May 2026 unemployment numbers are in, and northern Illinois is stuck in a kind of economic limbo. Jobless rates are mostly sitting in the mid-single digits, from roughly 4.0% in Stephenson County to 5.7% inside Rockford city limits. It is a patchwork of modest gains and small dips that still leaves many local communities above the national average, even as some parts of the state manage to eke out payroll growth.
According to the Beloit Daily News, local officials summed up May as a mostly steady month, with several communities logging only slight declines in jobless rates. The paper’s regional roundup leans on county-level tables from state labor officials, paired with on-the-ground reporting that captures how the numbers are landing in neighborhoods.
Rockford-area numbers
County data from the Illinois Department of Employment Security shows Winnebago County at 5.0% unemployment in May 2026, Boone County at 4.7%, Belvidere holding at 4.7%, Freeport at 4.6%, Rockford city at a higher 5.7%, Ogle County at 4.3% and Stephenson County at 4.0%. For the broader Rockford metro area, the not-seasonally-adjusted jobless rate sat at 5.0% for the month.

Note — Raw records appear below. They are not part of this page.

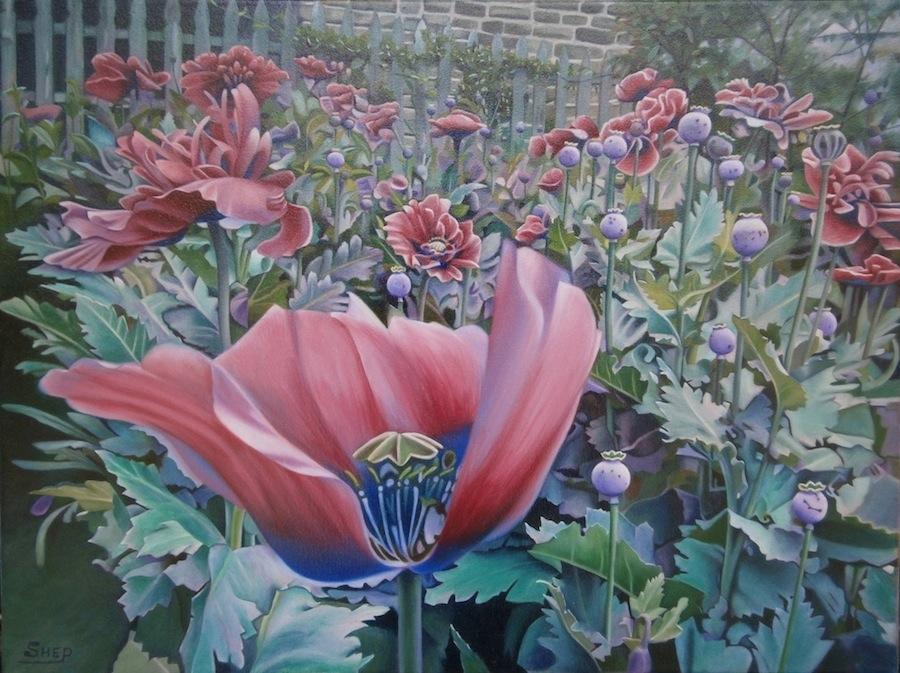 "HM ""Texas Poppie"" by Bob Shepherd Oil on Canvas"
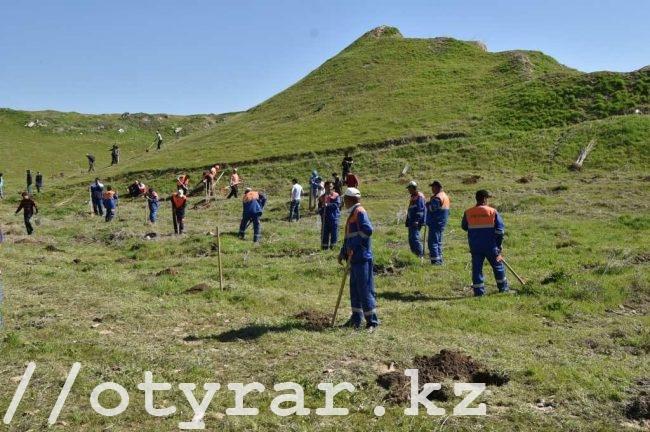 В Шымкенте появился новый парк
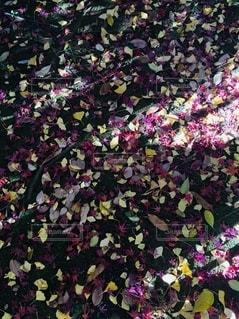 秋の写真・画像素材[2592259]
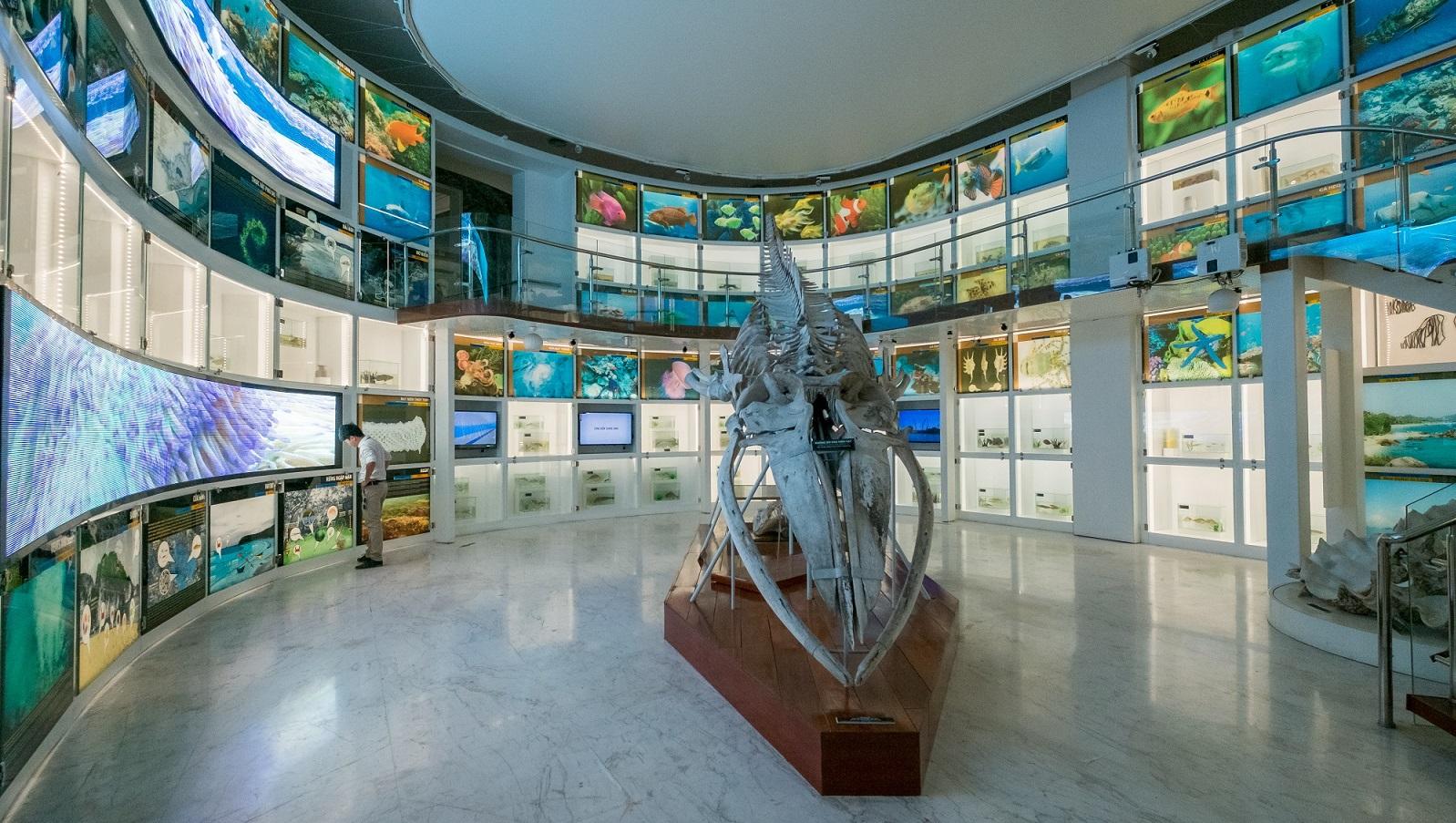 First Floor display in Quang Ninh Museum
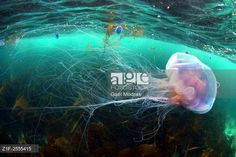 Beautifull jellyfish under the surface in Brittany. © Gaël Modrak / age fotostock - Stock Photos, Videos and Vectors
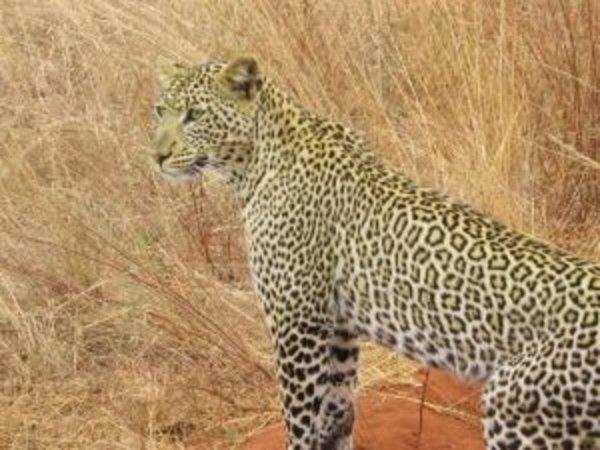 Leopard... vazut din masina de SAFARI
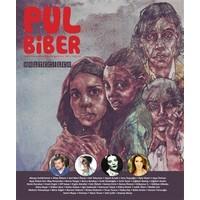 Pul Biber Dergisi Sayı : 3 Aralık 2015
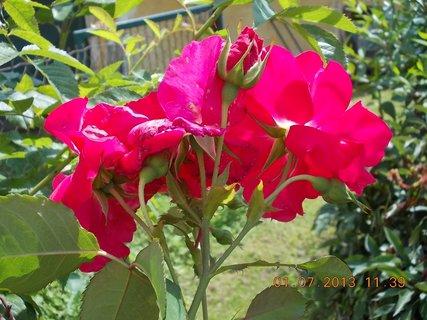 FOTKA - 27.6. - 2.7. - 13 - růže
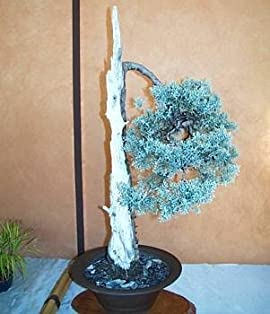 Arizona Cypress 15 Seeds - Cupressus - Bonsai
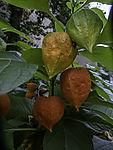 Wild Bladder Cherry, Alkekengi officinarum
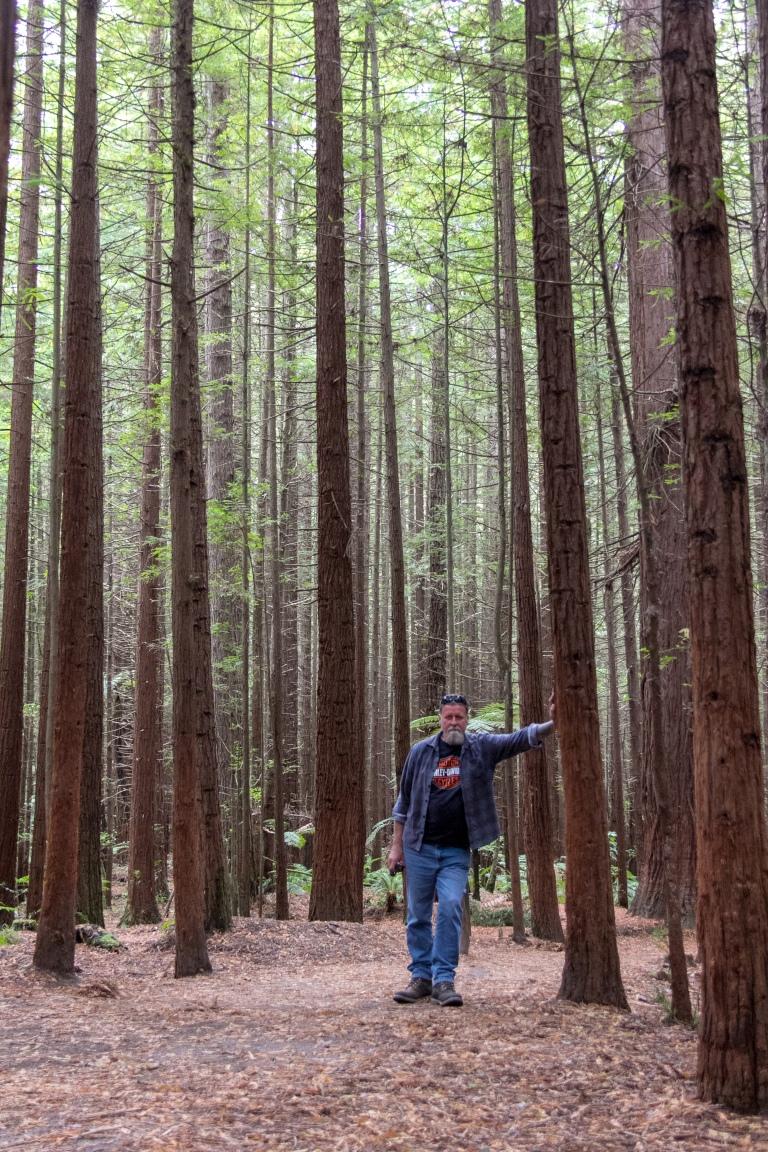 Rotorua Redwoods 10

Over the year, the Rockford metro shed 1,900 total nonfarm jobs, according to the Illinois Department of Employment Security. The agency reported that Information and Mining-Construction booked gains, while Manufacturing, Professional-Business Services and Transportation all posted declines, reinforcing that the local labor market is moving in fits and starts rather than in a clean upward line.
National snapshot
Nationwide, the unemployment rate held at 4.3% in May 2026 and employers added about 172,000 payroll jobs. In other words, the country as a whole is running slightly hotter than many pockets of northern Illinois, where joblessness still comes in higher than the U.S. average. That gap helps explain why residents in some communities across the region continue to feel the strain of a softer labor market, even when the headline numbers look relatively firm, according to the Bureau of Labor Statistics.
Statewide picture and where jobs moved
Zooming out to the state level, Illinois is treading its own careful line. The seasonally adjusted unemployment rate held at 5.1% in May, while total nonfarm payrolls ticked up by roughly 6,000 jobs, marking the third month in a row with employment gains.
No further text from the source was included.